[Chart comprehension data]
=======

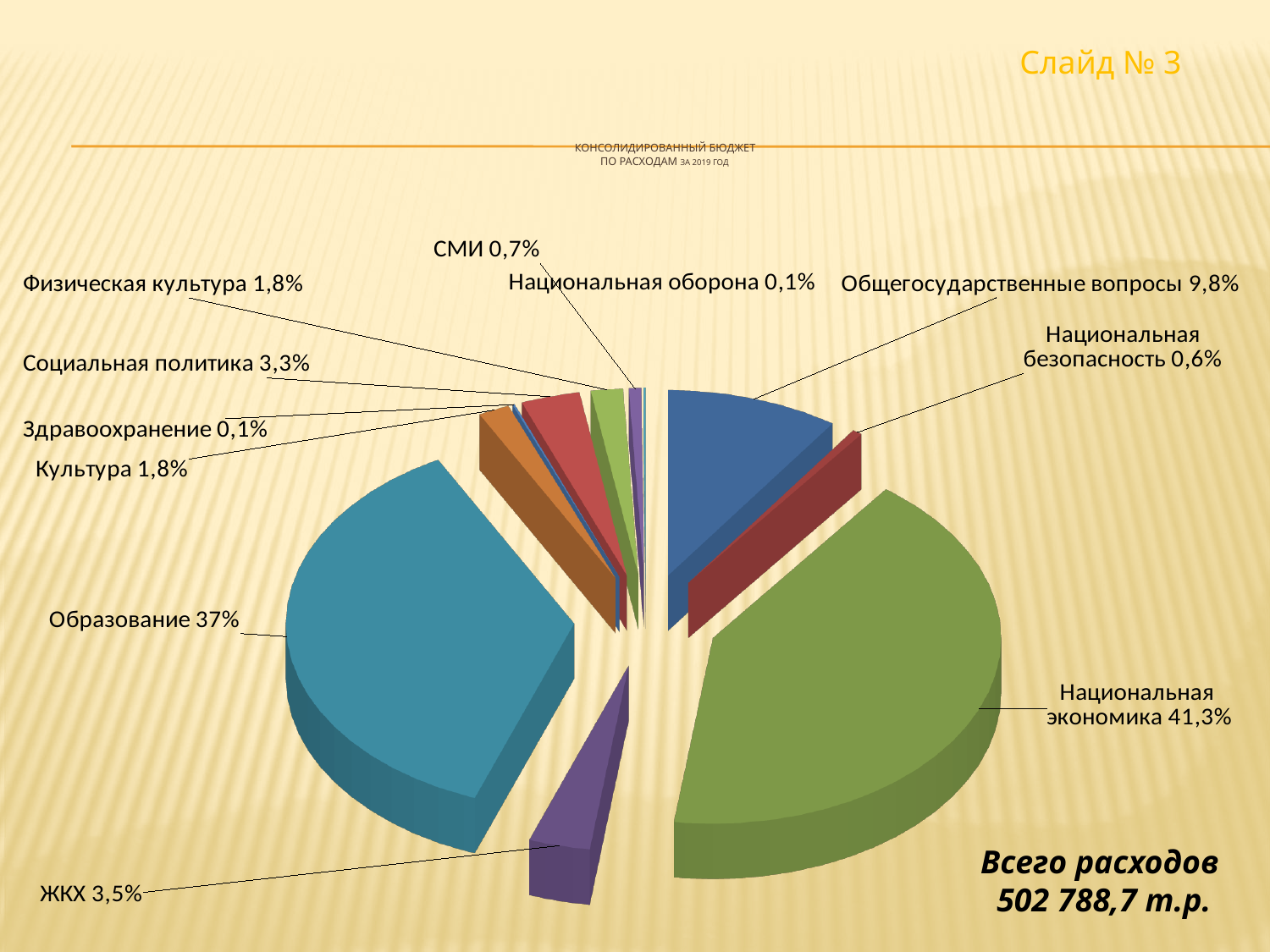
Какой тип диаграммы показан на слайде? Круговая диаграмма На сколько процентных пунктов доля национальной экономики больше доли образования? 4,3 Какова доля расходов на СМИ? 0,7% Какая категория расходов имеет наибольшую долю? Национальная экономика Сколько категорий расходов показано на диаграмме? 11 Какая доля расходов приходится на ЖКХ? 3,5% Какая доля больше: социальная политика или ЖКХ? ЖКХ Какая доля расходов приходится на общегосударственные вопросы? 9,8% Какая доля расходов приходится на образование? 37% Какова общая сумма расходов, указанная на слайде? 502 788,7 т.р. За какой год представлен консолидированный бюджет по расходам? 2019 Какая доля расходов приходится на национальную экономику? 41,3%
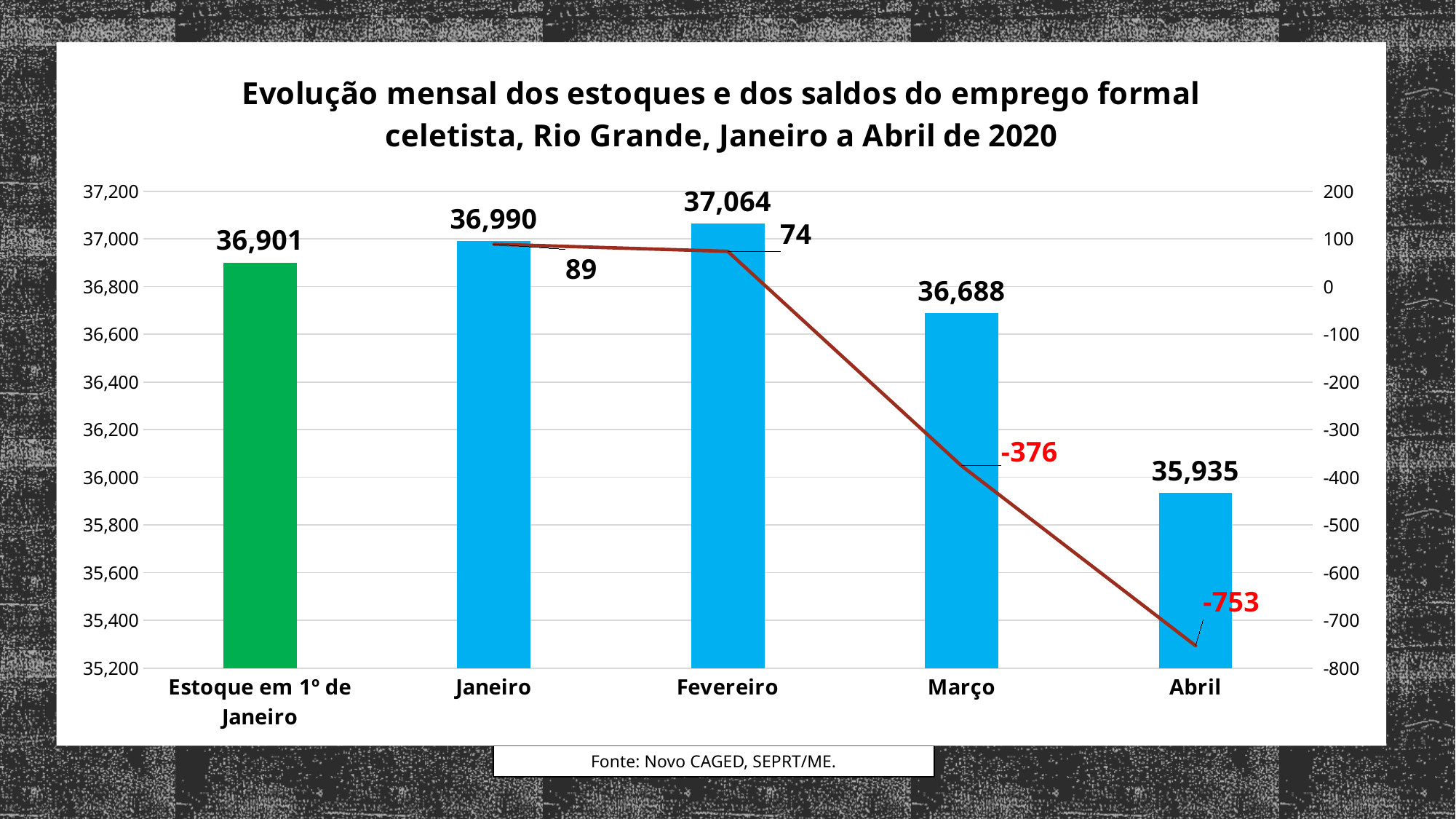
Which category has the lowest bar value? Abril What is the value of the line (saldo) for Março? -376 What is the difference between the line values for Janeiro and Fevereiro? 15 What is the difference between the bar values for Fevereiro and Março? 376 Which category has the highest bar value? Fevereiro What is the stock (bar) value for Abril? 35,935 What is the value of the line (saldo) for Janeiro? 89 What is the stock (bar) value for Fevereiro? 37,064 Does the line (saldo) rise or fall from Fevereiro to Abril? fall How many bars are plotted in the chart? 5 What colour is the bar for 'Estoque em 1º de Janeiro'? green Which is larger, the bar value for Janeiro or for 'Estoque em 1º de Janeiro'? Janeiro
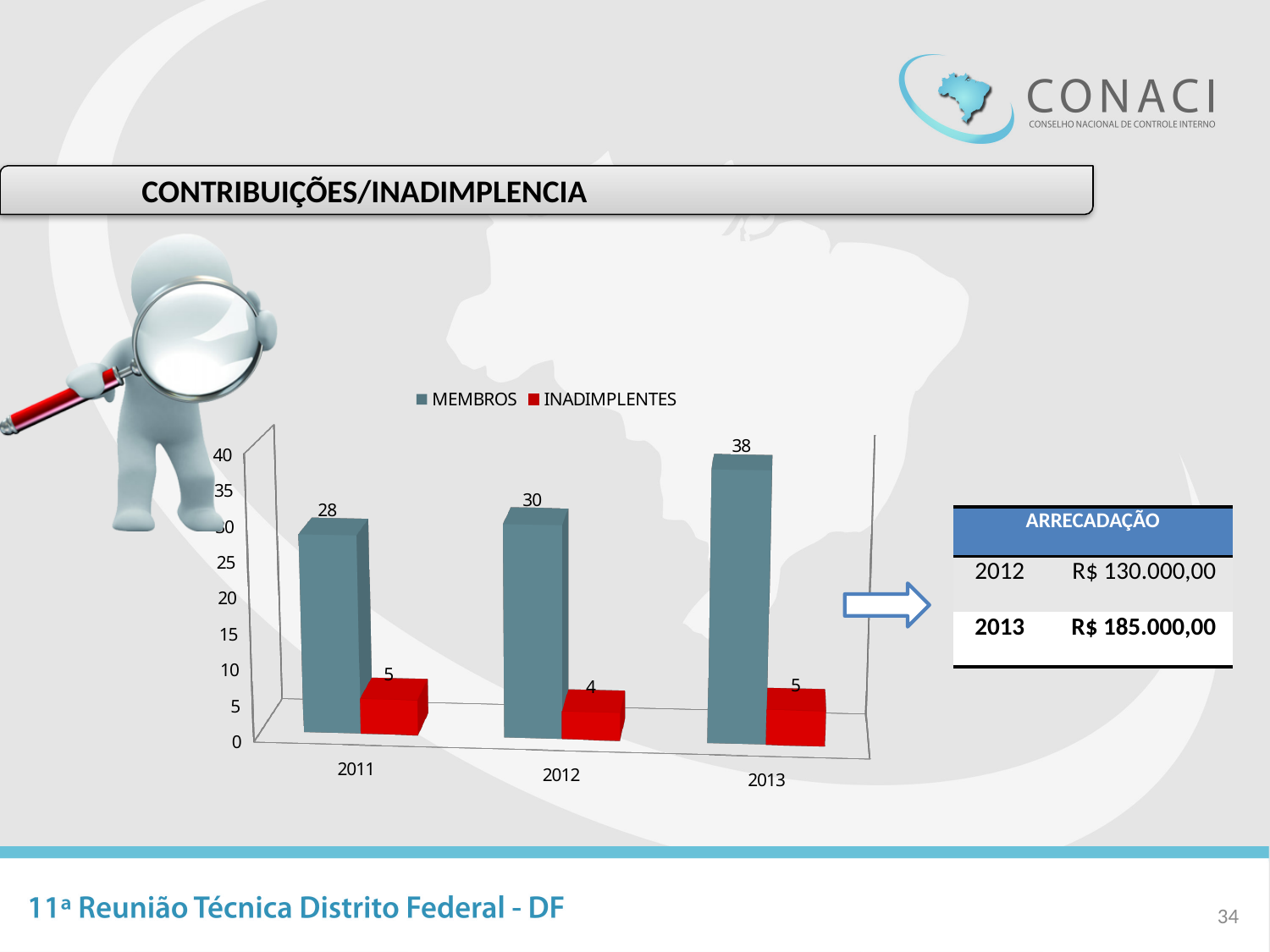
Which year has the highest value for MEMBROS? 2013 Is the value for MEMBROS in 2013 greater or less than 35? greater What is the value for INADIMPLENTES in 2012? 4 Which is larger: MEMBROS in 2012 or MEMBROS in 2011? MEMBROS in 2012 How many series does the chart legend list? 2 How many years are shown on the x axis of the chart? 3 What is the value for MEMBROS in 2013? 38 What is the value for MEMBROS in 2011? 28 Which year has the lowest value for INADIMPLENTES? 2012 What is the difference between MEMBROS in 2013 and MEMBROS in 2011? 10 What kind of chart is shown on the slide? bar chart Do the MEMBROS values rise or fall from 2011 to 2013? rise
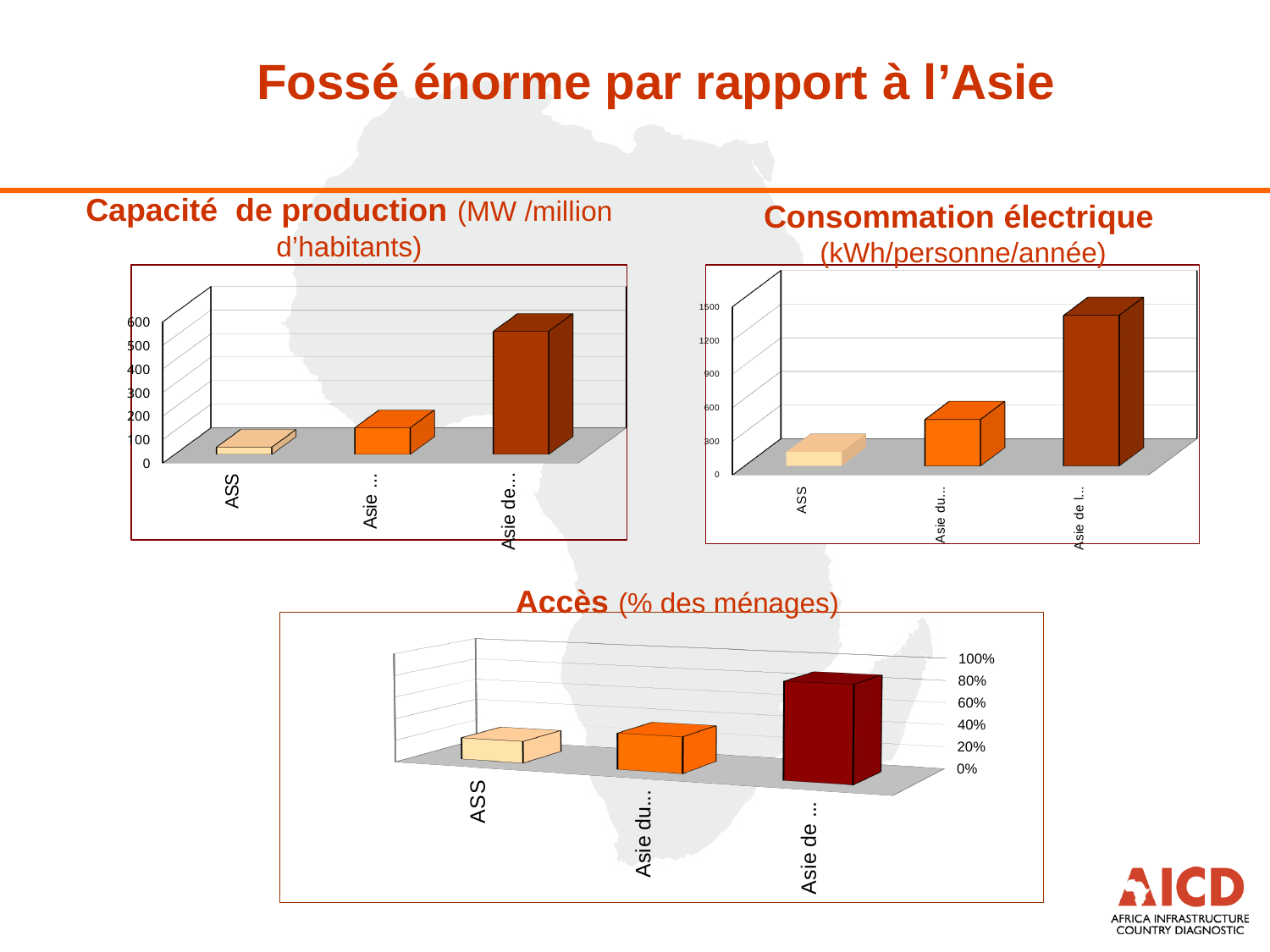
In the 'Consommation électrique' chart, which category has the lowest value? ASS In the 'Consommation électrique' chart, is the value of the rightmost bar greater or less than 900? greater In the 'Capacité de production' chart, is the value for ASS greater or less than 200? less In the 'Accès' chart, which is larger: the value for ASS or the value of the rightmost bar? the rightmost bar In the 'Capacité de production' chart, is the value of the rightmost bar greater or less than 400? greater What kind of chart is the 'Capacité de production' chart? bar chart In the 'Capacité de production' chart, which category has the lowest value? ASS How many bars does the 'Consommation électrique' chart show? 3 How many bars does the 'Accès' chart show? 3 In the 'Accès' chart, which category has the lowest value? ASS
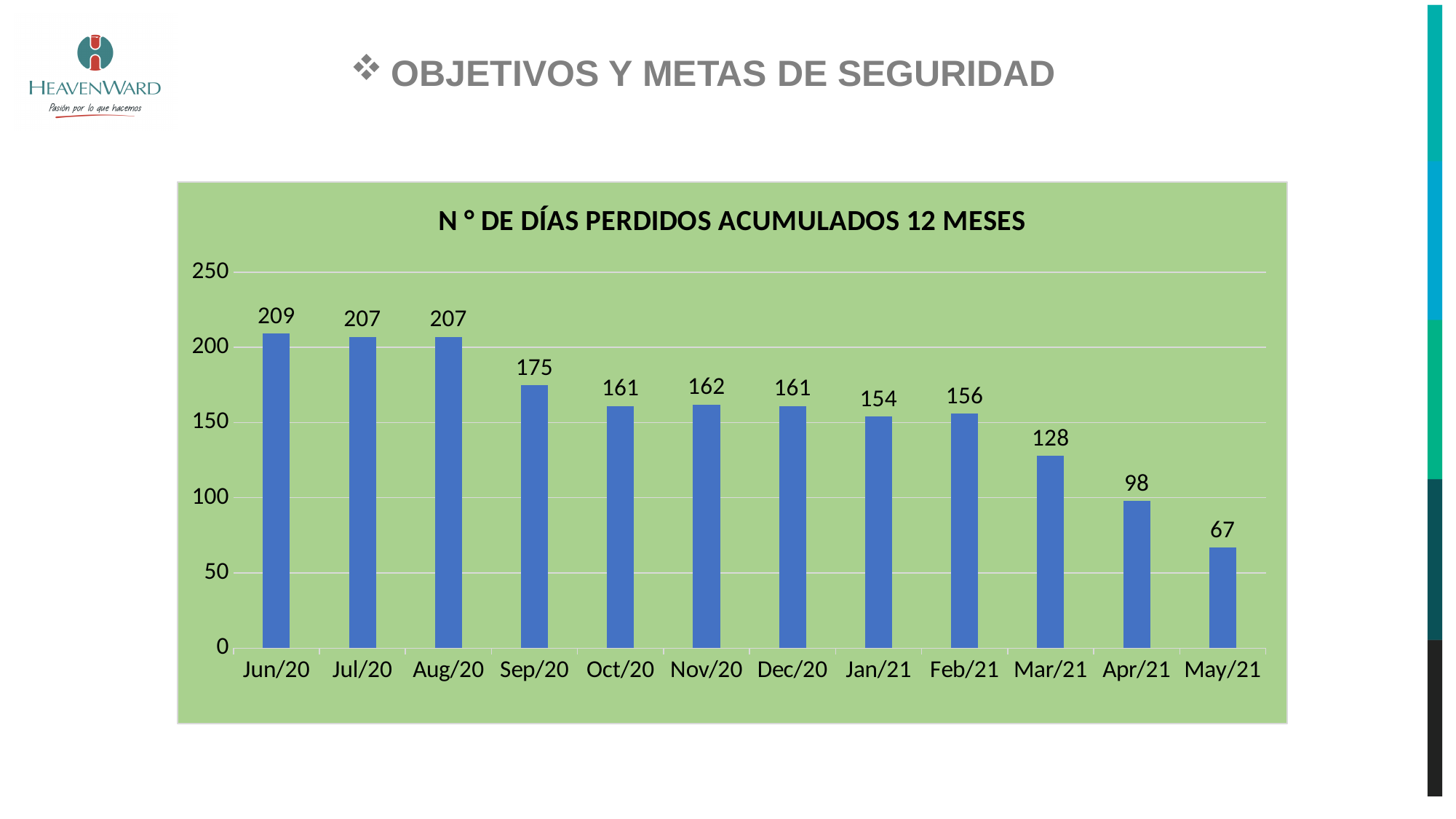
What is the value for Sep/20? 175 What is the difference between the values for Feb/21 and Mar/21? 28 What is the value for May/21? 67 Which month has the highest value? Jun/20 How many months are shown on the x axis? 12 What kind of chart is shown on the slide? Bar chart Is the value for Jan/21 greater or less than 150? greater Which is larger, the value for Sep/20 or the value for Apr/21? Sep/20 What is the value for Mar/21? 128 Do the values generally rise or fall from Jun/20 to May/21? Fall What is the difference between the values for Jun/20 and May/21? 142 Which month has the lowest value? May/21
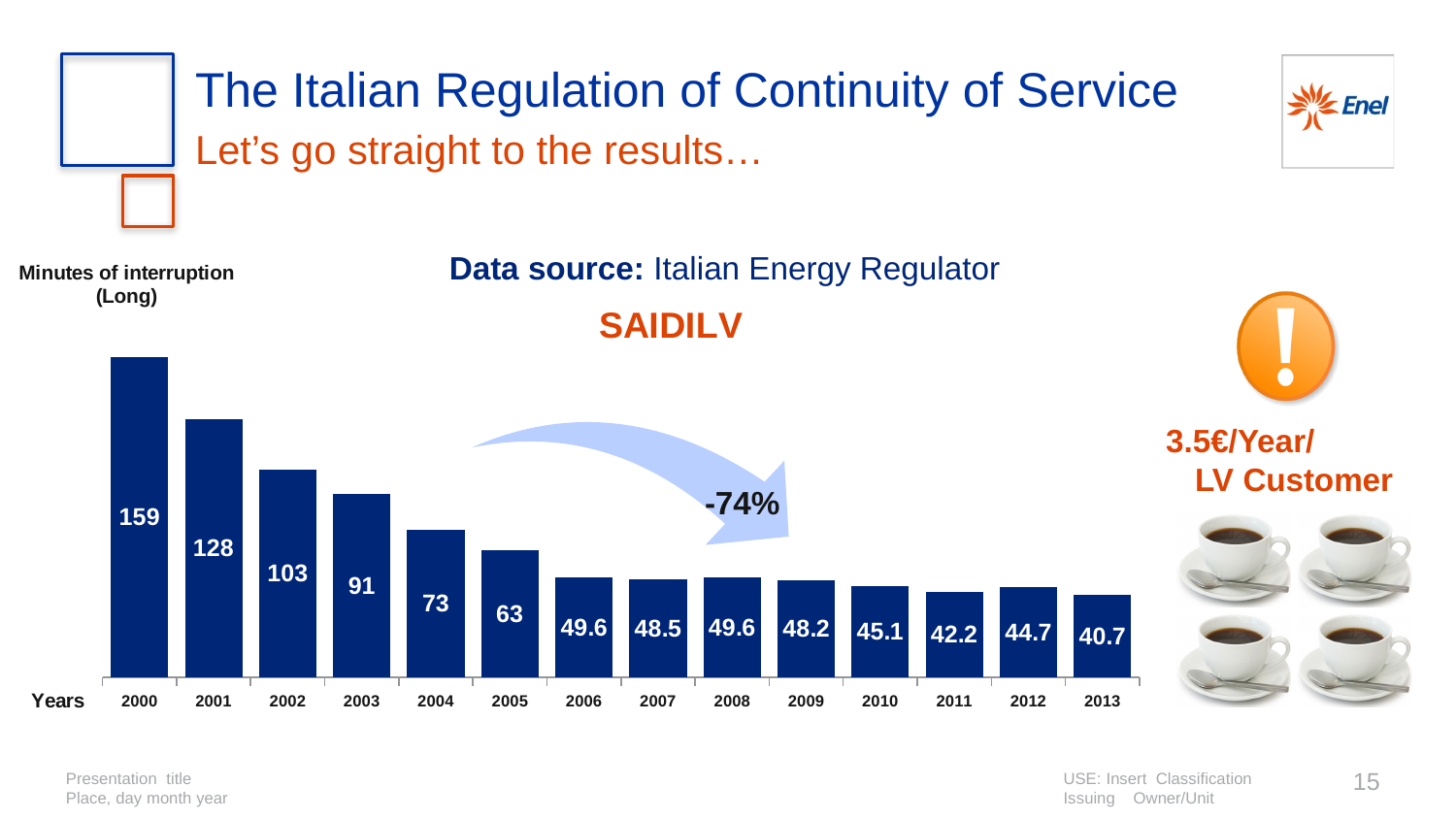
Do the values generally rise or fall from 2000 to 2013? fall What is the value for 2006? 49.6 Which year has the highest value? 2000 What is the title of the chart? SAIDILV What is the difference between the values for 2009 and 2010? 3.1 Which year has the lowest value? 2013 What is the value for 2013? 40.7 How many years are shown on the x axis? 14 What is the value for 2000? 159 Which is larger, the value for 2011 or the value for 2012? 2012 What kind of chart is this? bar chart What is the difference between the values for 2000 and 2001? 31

=======

• To-do item:
Extract the text of every item above, reproducing each line character for character. Leave the pictures out of the answer.

• Written solution:
Какой тип диаграммы показан на слайде? Круговая диаграмма На сколько процентных пунктов доля национальной экономики больше доли образования? 4,3 Какова доля расходов на СМИ? 0,7% Какая категория расходов имеет наибольшую долю? Национальная экономика Сколько категорий расходов показано на диаграмме? 11 Какая доля расходов приходится на ЖКХ? 3,5% Какая доля больше: социальная политика или ЖКХ? ЖКХ Какая доля расходов приходится на общегосударственные вопросы? 9,8% Какая доля расходов приходится на образование? 37% Какова общая сумма расходов, указанная на слайде? 502 788,7 т.р. За какой год представлен консолидированный бюджет по расходам? 2019 Какая доля расходов приходится на национальную экономику? 41,3%
Which category has the lowest bar value? Abril What is the value of the line (saldo) for Março? -376 What is the difference between the line values for Janeiro and Fevereiro? 15 What is the difference between the bar values for Fevereiro and Março? 376 Which category has the highest bar value? Fevereiro What is the stock (bar) value for Abril? 35,935 What is the value of the line (saldo) for Janeiro? 89 What is the stock (bar) value for Fevereiro? 37,064 Does the line (saldo) rise or fall from Fevereiro to Abril? fall How many bars are plotted in the chart? 5 What colour is the bar for 'Estoque em 1º de Janeiro'? green Which is larger, the bar value for Janeiro or for 'Estoque em 1º de Janeiro'? Janeiro
Which year has the highest value for MEMBROS? 2013 Is the value for MEMBROS in 2013 greater or less than 35? greater What is the value for INADIMPLENTES in 2012? 4 Which is larger: MEMBROS in 2012 or MEMBROS in 2011? MEMBROS in 2012 How many series does the chart legend list? 2 How many years are shown on the x axis of the chart? 3 What is the value for MEMBROS in 2013? 38 What is the value for MEMBROS in 2011? 28 Which year has the lowest value for INADIMPLENTES? 2012 What is the difference between MEMBROS in 2013 and MEMBROS in 2011? 10 What kind of chart is shown on the slide? bar chart Do the MEMBROS values rise or fall from 2011 to 2013? rise
In the 'Consommation électrique' chart, which category has the lowest value? ASS In the 'Consommation électrique' chart, is the value of the rightmost bar greater or less than 900? greater In the 'Capacité de production' chart, is the value for ASS greater or less than 200? less In the 'Accès' chart, which is larger: the value for ASS or the value of the rightmost bar? the rightmost bar In the 'Capacité de production' chart, is the value of the rightmost bar greater or less than 400? greater What kind of chart is the 'Capacité de production' chart? bar chart In the 'Capacité de production' chart, which category has the lowest value? ASS How many bars does the 'Consommation électrique' chart show? 3 How many bars does the 'Accès' chart show? 3 In the 'Accès' chart, which category has the lowest value? ASS
What is the value for Sep/20? 175 What is the difference between the values for Feb/21 and Mar/21? 28 What is the value for May/21? 67 Which month has the highest value? Jun/20 How many months are shown on the x axis? 12 What kind of chart is shown on the slide? Bar chart Is the value for Jan/21 greater or less than 150? greater Which is larger, the value for Sep/20 or the value for Apr/21? Sep/20 What is the value for Mar/21? 128 Do the values generally rise or fall from Jun/20 to May/21? Fall What is the difference between the values for Jun/20 and May/21? 142 Which month has the lowest value? May/21
Do the values generally rise or fall from 2000 to 2013? fall What is the value for 2006? 49.6 Which year has the highest value? 2000 What is the title of the chart? SAIDILV What is the difference between the values for 2009 and 2010? 3.1 Which year has the lowest value? 2013 What is the value for 2013? 40.7 How many years are shown on the x axis? 14 What is the value for 2000? 159 Which is larger, the value for 2011 or the value for 2012? 2012 What kind of chart is this? bar chart What is the difference between the values for 2000 and 2001? 31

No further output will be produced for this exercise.